▸ TASK DESCRIPTION
Output, word for word, every line from the start of the listing down to and including the line that contains "genus: Anthornis"; include nothing else.

▸ SOURCE MATERIAL
******************************
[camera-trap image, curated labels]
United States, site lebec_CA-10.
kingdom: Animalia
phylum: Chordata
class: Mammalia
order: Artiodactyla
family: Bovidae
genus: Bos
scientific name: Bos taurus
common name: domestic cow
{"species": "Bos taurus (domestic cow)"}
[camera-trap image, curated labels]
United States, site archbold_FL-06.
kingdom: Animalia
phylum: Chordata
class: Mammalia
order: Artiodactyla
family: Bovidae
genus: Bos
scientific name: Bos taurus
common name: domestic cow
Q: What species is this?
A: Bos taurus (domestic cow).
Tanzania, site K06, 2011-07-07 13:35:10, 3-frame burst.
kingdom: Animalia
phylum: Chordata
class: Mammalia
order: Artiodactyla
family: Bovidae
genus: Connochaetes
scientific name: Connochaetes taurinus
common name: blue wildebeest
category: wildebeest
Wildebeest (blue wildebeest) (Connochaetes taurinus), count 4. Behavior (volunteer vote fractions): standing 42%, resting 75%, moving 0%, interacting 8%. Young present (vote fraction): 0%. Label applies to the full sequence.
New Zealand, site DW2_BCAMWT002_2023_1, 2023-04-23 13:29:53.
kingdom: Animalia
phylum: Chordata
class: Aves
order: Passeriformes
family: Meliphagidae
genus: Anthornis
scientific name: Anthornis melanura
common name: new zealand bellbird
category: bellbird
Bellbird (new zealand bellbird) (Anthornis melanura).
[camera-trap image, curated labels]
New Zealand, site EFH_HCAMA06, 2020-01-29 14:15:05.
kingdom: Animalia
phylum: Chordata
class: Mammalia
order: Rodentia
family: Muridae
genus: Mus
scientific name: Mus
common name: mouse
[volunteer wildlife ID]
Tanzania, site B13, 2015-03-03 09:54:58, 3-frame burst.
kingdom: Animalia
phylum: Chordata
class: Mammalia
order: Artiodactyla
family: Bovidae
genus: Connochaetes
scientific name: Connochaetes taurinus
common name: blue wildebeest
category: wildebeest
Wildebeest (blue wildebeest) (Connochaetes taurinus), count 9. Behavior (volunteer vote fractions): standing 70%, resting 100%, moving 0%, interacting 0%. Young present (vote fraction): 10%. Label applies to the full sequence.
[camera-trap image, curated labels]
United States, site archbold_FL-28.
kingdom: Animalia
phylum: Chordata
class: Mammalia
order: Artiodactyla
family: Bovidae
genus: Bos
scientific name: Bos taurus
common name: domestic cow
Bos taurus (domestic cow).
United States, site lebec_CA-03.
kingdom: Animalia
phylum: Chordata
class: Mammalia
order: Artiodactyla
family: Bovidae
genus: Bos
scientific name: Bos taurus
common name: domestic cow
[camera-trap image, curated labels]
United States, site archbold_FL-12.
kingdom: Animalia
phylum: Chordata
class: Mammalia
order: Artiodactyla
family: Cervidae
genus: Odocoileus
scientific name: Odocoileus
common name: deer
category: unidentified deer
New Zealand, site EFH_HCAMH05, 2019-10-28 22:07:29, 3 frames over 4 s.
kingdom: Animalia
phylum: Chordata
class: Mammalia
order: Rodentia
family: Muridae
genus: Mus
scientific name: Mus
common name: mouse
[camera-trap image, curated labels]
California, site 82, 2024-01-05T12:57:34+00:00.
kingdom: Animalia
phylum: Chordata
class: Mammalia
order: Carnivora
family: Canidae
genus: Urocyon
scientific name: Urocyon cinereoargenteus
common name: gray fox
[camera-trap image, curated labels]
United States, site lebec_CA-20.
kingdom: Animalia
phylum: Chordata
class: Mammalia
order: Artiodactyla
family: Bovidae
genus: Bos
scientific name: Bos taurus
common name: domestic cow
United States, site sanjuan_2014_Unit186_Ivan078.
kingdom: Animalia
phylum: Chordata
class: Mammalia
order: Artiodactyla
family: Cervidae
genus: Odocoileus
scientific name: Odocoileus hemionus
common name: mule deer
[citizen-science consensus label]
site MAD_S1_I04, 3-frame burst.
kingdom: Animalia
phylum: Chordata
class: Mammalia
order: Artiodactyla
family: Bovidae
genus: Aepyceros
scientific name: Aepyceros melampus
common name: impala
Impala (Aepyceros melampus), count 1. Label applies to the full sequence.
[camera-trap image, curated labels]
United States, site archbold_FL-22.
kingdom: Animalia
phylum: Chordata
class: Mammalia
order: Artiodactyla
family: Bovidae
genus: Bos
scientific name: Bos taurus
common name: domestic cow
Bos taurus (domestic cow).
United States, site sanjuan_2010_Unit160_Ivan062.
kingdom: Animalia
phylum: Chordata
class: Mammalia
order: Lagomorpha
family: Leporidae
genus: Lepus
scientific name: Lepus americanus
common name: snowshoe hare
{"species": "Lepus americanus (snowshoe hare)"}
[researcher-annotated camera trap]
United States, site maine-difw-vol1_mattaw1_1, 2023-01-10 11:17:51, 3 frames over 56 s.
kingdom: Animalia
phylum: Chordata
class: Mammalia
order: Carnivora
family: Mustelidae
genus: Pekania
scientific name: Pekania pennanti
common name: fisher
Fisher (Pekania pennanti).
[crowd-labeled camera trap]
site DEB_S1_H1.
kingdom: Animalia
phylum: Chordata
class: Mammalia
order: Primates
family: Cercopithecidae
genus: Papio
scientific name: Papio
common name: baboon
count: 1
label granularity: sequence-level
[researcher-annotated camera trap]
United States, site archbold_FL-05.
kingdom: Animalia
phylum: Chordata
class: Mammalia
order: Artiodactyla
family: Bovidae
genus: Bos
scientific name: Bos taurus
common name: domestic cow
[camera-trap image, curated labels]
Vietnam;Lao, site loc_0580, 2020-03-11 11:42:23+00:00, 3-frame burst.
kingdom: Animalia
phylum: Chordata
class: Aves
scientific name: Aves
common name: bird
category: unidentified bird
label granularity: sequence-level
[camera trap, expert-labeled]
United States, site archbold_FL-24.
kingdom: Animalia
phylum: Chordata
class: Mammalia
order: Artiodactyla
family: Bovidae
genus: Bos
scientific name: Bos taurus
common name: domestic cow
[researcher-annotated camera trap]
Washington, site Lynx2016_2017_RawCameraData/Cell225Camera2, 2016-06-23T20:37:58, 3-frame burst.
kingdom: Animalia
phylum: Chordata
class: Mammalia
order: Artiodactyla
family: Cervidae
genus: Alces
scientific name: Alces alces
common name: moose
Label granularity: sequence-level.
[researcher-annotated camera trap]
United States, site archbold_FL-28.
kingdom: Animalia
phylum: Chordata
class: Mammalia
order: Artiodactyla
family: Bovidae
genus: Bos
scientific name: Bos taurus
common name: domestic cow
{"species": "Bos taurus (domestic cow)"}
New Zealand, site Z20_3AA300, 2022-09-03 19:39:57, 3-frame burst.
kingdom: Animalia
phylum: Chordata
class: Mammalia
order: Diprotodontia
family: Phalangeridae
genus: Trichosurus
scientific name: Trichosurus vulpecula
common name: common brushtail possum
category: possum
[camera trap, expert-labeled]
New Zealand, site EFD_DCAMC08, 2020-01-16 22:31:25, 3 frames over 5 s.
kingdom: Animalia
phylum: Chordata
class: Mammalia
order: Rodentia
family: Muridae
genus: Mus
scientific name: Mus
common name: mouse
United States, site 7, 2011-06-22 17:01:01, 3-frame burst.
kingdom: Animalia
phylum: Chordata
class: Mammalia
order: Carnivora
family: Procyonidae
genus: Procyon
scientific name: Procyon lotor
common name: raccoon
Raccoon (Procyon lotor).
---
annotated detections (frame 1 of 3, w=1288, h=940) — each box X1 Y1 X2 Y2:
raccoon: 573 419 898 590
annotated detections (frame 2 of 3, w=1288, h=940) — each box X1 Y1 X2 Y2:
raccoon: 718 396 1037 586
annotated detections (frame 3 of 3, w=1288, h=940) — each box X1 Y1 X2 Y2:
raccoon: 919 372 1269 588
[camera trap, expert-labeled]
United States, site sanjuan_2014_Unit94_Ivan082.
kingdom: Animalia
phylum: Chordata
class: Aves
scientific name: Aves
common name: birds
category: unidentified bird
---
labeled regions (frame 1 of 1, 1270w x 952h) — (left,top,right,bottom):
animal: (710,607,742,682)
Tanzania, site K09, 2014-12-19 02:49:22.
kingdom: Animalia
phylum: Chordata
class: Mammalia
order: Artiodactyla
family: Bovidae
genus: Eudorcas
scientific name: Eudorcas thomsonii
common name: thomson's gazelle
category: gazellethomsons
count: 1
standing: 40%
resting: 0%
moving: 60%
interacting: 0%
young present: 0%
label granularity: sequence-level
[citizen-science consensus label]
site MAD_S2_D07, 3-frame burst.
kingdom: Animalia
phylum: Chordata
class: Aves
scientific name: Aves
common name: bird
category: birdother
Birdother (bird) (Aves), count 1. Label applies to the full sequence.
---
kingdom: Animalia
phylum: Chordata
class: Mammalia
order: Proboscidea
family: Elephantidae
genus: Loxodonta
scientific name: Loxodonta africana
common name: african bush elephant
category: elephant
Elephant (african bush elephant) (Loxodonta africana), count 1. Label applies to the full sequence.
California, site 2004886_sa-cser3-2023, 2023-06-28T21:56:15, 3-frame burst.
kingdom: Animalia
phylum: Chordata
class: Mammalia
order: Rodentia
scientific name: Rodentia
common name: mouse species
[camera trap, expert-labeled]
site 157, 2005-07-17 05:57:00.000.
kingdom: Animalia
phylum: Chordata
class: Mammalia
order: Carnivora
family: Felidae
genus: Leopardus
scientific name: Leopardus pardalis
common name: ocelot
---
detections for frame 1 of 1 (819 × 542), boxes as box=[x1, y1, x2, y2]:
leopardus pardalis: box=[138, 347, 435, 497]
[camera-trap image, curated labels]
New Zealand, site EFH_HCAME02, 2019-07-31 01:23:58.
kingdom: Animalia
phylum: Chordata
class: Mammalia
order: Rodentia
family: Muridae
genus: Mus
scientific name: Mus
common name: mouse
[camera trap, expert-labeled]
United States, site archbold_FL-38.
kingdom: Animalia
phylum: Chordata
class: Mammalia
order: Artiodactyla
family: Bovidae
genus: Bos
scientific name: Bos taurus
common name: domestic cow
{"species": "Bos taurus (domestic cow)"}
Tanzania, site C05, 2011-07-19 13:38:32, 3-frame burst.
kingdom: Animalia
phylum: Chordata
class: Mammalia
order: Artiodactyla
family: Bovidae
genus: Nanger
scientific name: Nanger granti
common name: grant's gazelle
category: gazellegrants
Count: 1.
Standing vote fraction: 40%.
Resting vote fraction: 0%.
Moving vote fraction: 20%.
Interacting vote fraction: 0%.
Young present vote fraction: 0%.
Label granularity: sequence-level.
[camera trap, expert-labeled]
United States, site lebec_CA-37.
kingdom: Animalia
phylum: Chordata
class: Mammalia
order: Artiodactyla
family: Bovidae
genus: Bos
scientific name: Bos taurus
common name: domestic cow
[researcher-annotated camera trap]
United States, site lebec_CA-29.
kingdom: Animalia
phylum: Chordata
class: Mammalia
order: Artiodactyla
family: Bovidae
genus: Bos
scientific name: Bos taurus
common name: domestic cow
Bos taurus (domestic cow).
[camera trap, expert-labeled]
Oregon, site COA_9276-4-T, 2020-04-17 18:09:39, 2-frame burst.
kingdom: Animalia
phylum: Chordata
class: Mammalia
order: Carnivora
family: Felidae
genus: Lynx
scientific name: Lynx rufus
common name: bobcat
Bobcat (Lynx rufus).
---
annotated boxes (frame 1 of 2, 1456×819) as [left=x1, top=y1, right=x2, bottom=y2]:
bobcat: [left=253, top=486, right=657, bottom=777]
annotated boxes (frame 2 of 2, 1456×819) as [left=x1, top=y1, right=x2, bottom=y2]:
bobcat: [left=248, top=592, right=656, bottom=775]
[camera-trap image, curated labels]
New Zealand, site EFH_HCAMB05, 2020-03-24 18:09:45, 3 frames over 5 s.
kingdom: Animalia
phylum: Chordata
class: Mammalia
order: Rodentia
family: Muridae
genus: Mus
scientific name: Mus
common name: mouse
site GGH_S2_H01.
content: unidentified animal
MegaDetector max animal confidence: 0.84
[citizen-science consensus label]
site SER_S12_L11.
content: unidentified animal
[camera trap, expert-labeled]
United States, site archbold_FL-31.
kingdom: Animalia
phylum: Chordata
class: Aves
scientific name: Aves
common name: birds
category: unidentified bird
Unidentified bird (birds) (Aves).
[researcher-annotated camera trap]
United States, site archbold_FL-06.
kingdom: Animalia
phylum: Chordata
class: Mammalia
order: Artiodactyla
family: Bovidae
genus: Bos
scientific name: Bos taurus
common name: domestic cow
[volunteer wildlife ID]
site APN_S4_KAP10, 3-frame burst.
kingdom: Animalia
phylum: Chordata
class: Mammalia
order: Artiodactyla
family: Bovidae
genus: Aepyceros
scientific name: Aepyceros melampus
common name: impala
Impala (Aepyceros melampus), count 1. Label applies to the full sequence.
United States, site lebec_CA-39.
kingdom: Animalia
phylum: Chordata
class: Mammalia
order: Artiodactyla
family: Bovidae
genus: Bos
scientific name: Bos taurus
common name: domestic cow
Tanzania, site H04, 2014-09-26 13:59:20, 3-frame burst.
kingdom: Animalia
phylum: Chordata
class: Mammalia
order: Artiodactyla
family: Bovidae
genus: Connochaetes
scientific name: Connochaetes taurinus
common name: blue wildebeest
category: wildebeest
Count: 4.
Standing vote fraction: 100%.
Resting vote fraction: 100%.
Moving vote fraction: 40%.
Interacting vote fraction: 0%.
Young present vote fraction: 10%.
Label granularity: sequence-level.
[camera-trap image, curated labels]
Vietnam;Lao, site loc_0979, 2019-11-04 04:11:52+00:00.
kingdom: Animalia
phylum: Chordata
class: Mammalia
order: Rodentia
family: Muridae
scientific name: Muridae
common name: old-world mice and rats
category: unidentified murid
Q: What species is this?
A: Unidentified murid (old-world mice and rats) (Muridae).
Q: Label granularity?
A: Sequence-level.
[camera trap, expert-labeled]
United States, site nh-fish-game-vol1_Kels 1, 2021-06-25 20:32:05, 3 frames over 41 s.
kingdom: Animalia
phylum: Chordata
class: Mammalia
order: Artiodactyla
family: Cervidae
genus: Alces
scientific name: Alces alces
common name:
******************************
▸ SOLUTION TO THE PROBLEM
[camera-trap image, curated labels]
United States, site lebec_CA-10.
kingdom: Animalia
phylum: Chordata
class: Mammalia
order: Artiodactyla
family: Bovidae
genus: Bos
scientific name: Bos taurus
common name: domestic cow
{"species": "Bos taurus (domestic cow)"}
[camera-trap image, curated labels]
United States, site archbold_FL-06.
kingdom: Animalia
phylum: Chordata
class: Mammalia
order: Artiodactyla
family: Bovidae
genus: Bos
scientific name: Bos taurus
common name: domestic cow
Q: What species is this?
A: Bos taurus (domestic cow).
Tanzania, site K06, 2011-07-07 13:35:10, 3-frame burst.
kingdom: Animalia
phylum: Chordata
class: Mammalia
order: Artiodactyla
family: Bovidae
genus: Connochaetes
scientific name: Connochaetes taurinus
common name: blue wildebeest
category: wildebeest
Wildebeest (blue wildebeest) (Connochaetes taurinus), count 4. Behavior (volunteer vote fractions): standing 42%, resting 75%, moving 0%, interacting 8%. Young present (vote fraction): 0%. Label applies to the full sequence.
New Zealand, site DW2_BCAMWT002_2023_1, 2023-04-23 13:29:53.
kingdom: Animalia
phylum: Chordata
class: Aves
order: Passeriformes
family: Meliphagidae
genus: Anthornis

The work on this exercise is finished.